When they think of rebuilding, they are handicapped by penny-pinching authorities and incompetence. Clean-up lags, services are not restored. Maybe worst of all, the Army Corps of Engineers cannot or will not certify that the levees are sufficiently restored to protect against the hundred-year flood; as a result, flood insurance is unavailable, and lenders are unwilling to commit funds. That is poignant but not unexpected. What connects all this to the rest of the book is that the potential returnees are faced with a problem of collective action. They could perhaps pull it off if they knew that their neighbors were committed to the same effort, if there were good reason to expect that a livable neighborhood would be recreated.

But that seems to be beyond reach. The neighbors are scattered and uninformed. Many of them may be going through the same difficult decision process and coming up against the same stumbling blocks. There is no central agency or community organization offering guidance, and no centralized source of funds to permit and reward cooperation. The logical place to look was the federal government, but the administration seemed to lack the will or the imagination or, more likely, both. Gosselin makes a striking contrast with a nearby community in which a long-standing Greek Orthodox religious group was able to provide the needed organizational focus and access to resources.

The analogy to social insurance is apparent.
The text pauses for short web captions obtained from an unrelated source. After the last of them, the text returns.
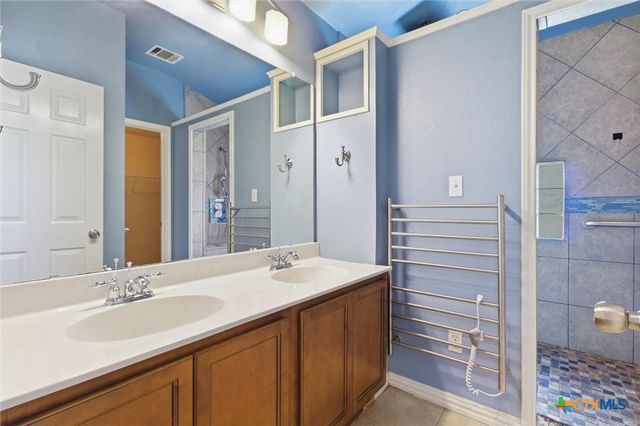 801 Covent Drive, Kyle, TX 78640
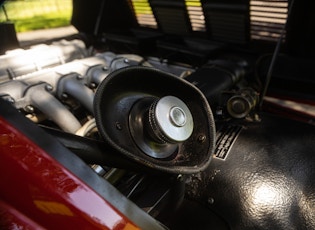 1982 FERRARI 512 BBI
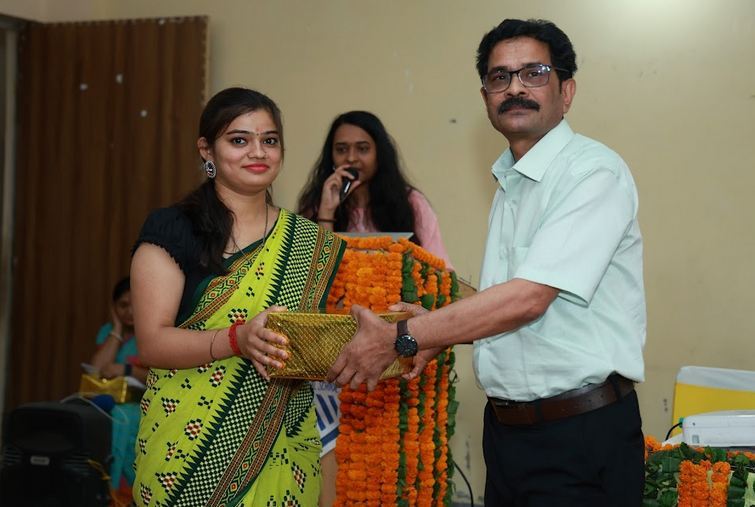 Duv International School 17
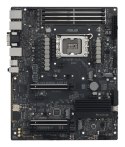 Płyta ASUS PRO WS W880-ACE SE 90MB1KV0-M0EAY0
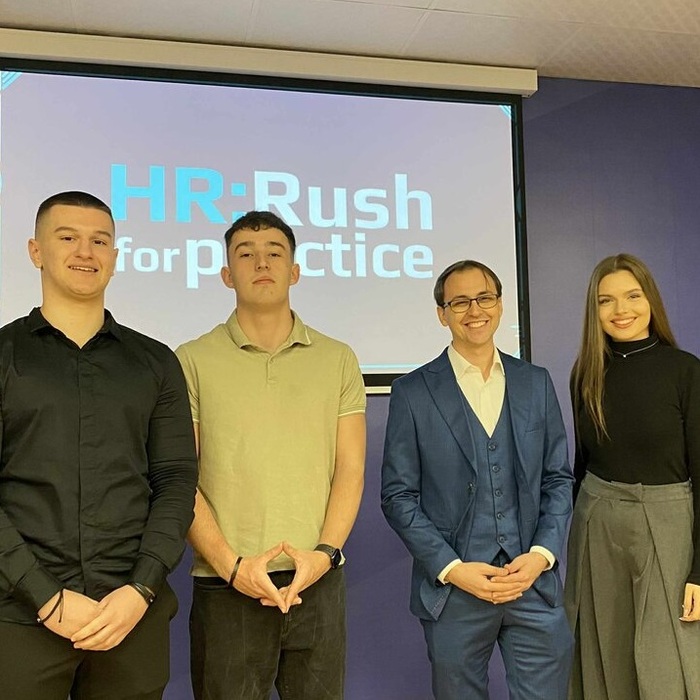 darina-hristova-bnr_700x700_fit_478b24840a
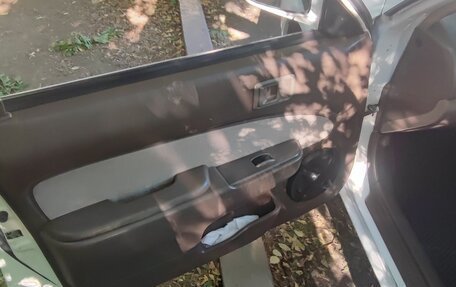 Toyota Corsa, 1998 год, 300 000 рублей, 3 фотография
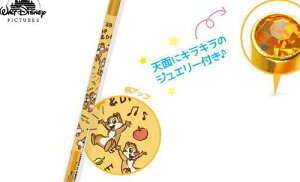 ySi@Iz@{@fBYj[LN^[@WG[M2B`bvƃf[@`bv@f[@fBYj[@M@҂@y@wZ@׋@[@f@ObY@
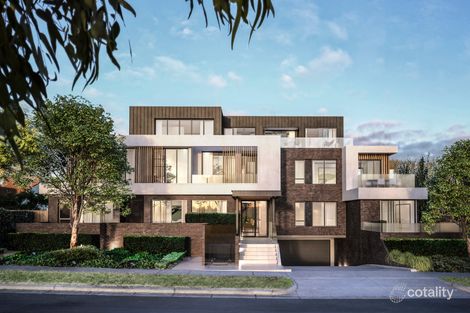 113/8 Garfield St, Cheltenham, VIC 3192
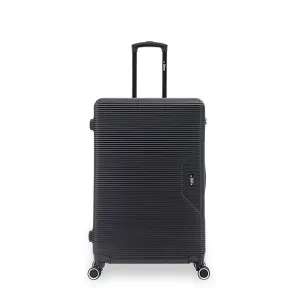 Valise Grand Format Rigide WAGRAM
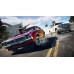 Ігри PlayStation 4: Far Cry 5 від Ubisoft у магазині GameBuy, номер фото: 1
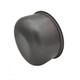 Supor CFXB40FC829F-75 rice cooker inner liner 345L inner liner accessories F. 4L inner liner round bottom Remarks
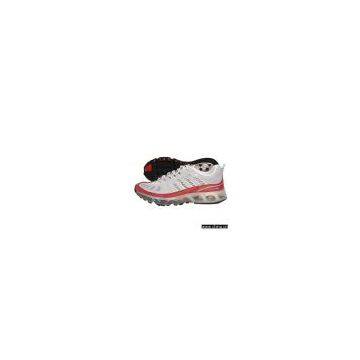 Sell Air Shoes For Jordan Market(1,2,3,4,5,6,7,8,9,10,11,12,13,14,15,16,17,18,22)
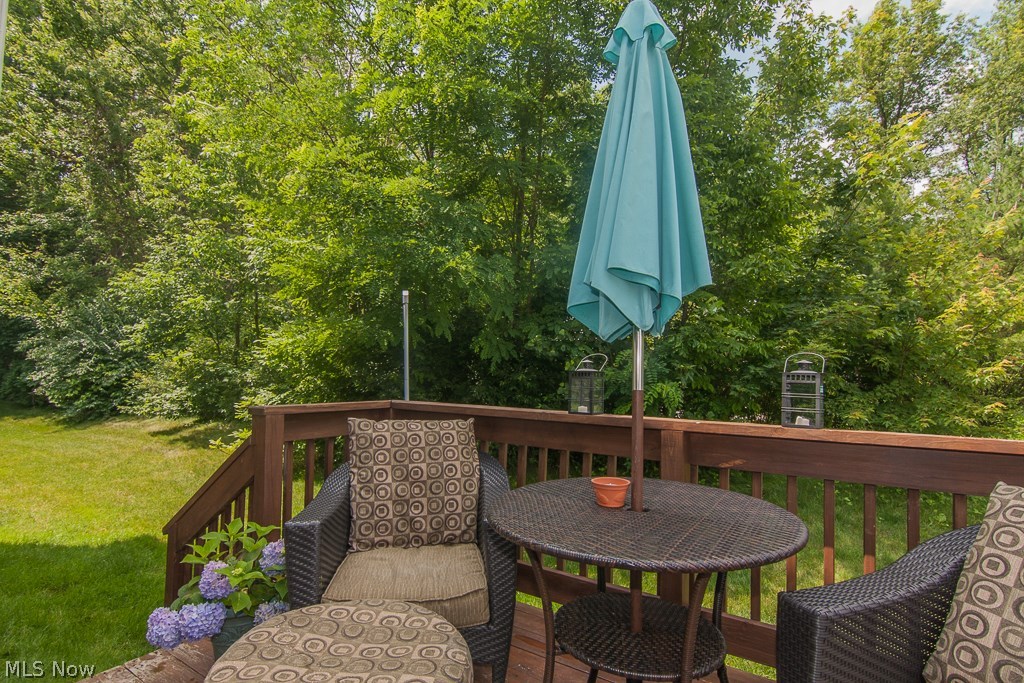 Falls Pointe Clstr Ph 01-B3b - Residential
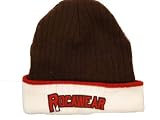 Rocawear - Rocawear Stocking Cap OSFA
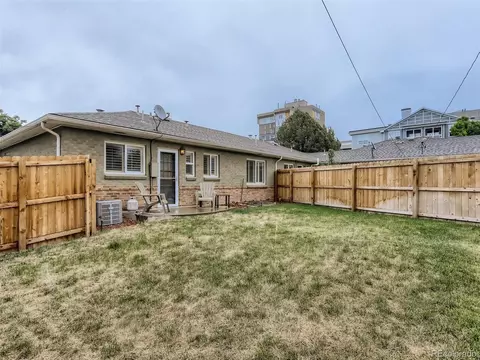3820 E 10th Ave, Denver, CO 80206 photo 27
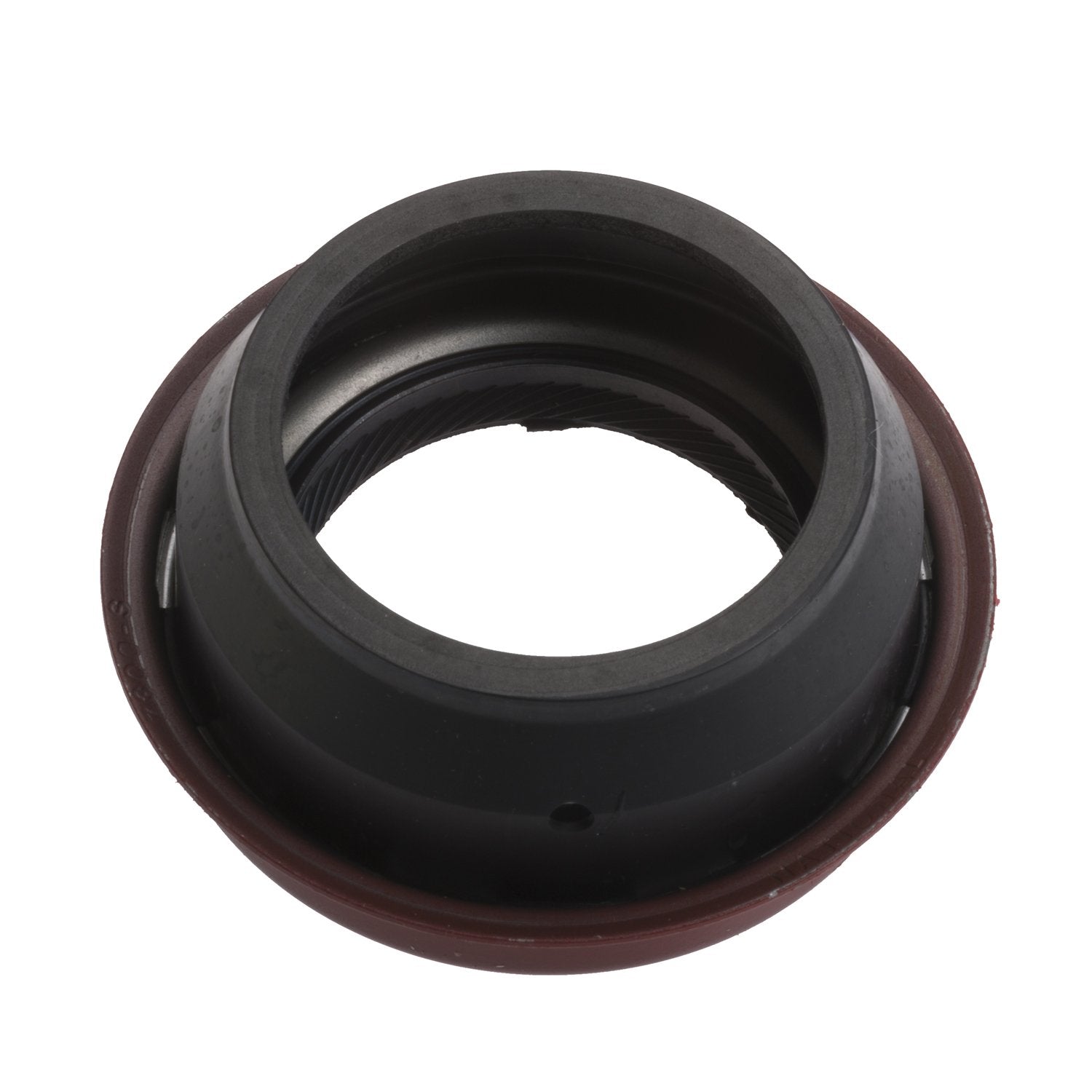 National 7300S Oil Seal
This is another case in which individual action tends to unravel because the solution to the problem has an all-or-nothing character—what economists call increasing returns to scale—and because each individual’s action affects other individuals’ decisions directly, and not through prices—what economists call externalities. Individuals are asked to take a chance that is just too risky for each of them alone. Coordination at the center is required. A free-market economist would see this. A free-market ideologue would not.

7.

The standard argument for leaving all the responsibility and decisions to the individual in the free market is that, in appropriate circumstances, that is the route, and maybe the only practical route, to economic “efficiency.” Any interference is a “distortion,” and the consequence of such distortion is that the economy produces less than it could. (A more up-to-date version is that messing with the atomistic market tends to cripple “innovation,” but we actually know little about how that works, in either direction.)

One standard counterargument is that the circumstances are not always appropriate. The classic example is that private economic activity, for instance, the burning of coal or oil in furnaces or cars, may damage everyone’s environment by emitting carbon dioxide and changing the climate. In those cases, and there are many, market prices give the wrong signals; regulation or taxation or subsidization is justified precisely to restore efficiency. The New Orleans story is another illustration of this point: perceptive government intervention could have done much to assure the rebuilding of the city.

But efficiency is not the issue here, at least not the main issue. The transfer of risk from social and private institutions to individuals transfers a burden, mainly from the strong to the weak. That is primarily an issue of equity. It will surely become more urgent in current circumstances, perhaps urgent enough to be seen as a central political issue. Suppose that the best way to relieve that burden is by sharing the risk through universal social insurance. The premium then has to be a tax, a tax on work or enterprise, or some productive activity, and such a tax is a distortion, a source of inefficiency, a true cost to society. What then? I know what Gosselin would say: a society that won’t pay a small cost to preserve equitable and fair treatment of, among others, the sick, the old, the unemployed, and the victims of natural disaster is not much of a society. Is that a minority view?